Figure 5: Border Patrol Humanitarian Disposition for Family Unit and Unaccompanied Minor Apprehensions (FY2015-FY2018)[note] These figures come from U.S. Customs and Border Protection data obtained by Syracuse University’s Transactional Records Access Clearinghouse (TRAC) through Freedom of Information Act requests. The data is current as of September 2018 and does not include figures for August and September 2017. Additional information on this data is available at http://trac.syr.edu/phptools/immigration/cbparrest/about_data.html.[/note]
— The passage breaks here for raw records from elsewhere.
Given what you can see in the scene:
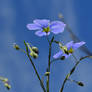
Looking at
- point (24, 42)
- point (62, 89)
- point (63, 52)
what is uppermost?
point (24, 42)

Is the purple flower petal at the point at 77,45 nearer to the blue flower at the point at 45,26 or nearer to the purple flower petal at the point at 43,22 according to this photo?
the blue flower at the point at 45,26

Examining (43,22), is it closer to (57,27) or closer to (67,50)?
(57,27)

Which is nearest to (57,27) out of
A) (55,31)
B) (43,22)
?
(55,31)

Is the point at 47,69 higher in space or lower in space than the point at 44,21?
lower

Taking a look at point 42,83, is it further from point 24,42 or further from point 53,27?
point 53,27

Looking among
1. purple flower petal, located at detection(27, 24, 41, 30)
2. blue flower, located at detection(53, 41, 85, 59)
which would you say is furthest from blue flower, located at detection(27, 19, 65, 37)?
blue flower, located at detection(53, 41, 85, 59)

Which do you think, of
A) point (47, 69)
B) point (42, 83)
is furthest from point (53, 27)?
point (42, 83)

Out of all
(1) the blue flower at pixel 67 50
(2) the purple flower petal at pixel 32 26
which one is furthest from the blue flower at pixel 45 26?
(1) the blue flower at pixel 67 50

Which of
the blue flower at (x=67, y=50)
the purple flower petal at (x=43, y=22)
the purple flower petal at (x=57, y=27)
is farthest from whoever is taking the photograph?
the purple flower petal at (x=43, y=22)

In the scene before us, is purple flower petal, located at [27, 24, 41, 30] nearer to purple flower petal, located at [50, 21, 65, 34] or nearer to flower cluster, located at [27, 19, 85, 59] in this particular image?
flower cluster, located at [27, 19, 85, 59]
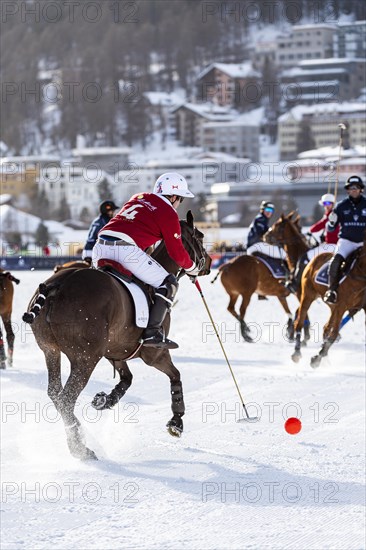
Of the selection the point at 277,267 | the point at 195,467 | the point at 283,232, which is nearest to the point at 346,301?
the point at 283,232

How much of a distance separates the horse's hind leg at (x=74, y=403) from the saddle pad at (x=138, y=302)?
53 centimetres

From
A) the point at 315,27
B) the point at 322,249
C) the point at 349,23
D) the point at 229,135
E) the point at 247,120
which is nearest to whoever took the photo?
the point at 322,249

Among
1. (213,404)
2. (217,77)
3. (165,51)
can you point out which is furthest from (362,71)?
(213,404)

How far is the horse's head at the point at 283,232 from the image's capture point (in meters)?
15.2

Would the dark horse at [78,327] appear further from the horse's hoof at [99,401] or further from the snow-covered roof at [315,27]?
the snow-covered roof at [315,27]

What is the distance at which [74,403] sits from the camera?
277 inches

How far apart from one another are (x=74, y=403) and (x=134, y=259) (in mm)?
1091

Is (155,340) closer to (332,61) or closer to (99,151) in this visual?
(99,151)

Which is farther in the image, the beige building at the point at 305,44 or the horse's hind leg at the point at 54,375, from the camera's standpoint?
the beige building at the point at 305,44

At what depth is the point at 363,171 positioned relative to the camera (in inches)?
3561

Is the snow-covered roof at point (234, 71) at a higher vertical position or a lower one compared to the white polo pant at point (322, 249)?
higher

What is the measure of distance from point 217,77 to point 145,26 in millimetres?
27252

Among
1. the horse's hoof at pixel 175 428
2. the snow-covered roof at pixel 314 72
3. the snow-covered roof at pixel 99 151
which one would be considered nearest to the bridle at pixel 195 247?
the horse's hoof at pixel 175 428

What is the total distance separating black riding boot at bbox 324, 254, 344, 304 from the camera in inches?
477
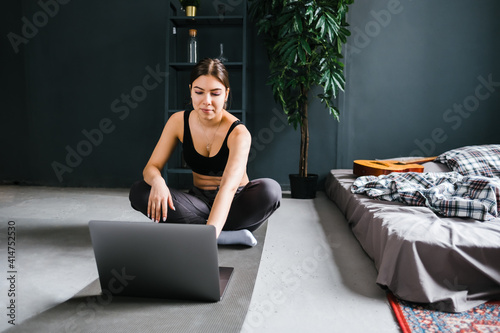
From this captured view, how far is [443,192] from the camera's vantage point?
1.76m

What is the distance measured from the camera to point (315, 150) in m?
3.30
This data highlights how sudden changes in migrant flows can present new challenges to the U.S. immigration system. In contrast to prior generations of migrant flows at the U.S.-Mexico border, which consisted overwhelmingly of single Mexican or Central American economic migrants (mostly male) who could be quickly deported from the United States, many of the latest arrivals are families seeking humanitarian protection from the violence in Central America. To address this, U.S. officials must invest more resources into reviewing cases against individuals in removal proceedings, which can include examining complex asylum claims for adults and their children. Given that the immigration system lacks the structures and resources to adjust to sudden shifts in migrant flows stemming from non-economic factors like violence, crime, and other driving factors, the influx of these cases will continue to push the system’s limits.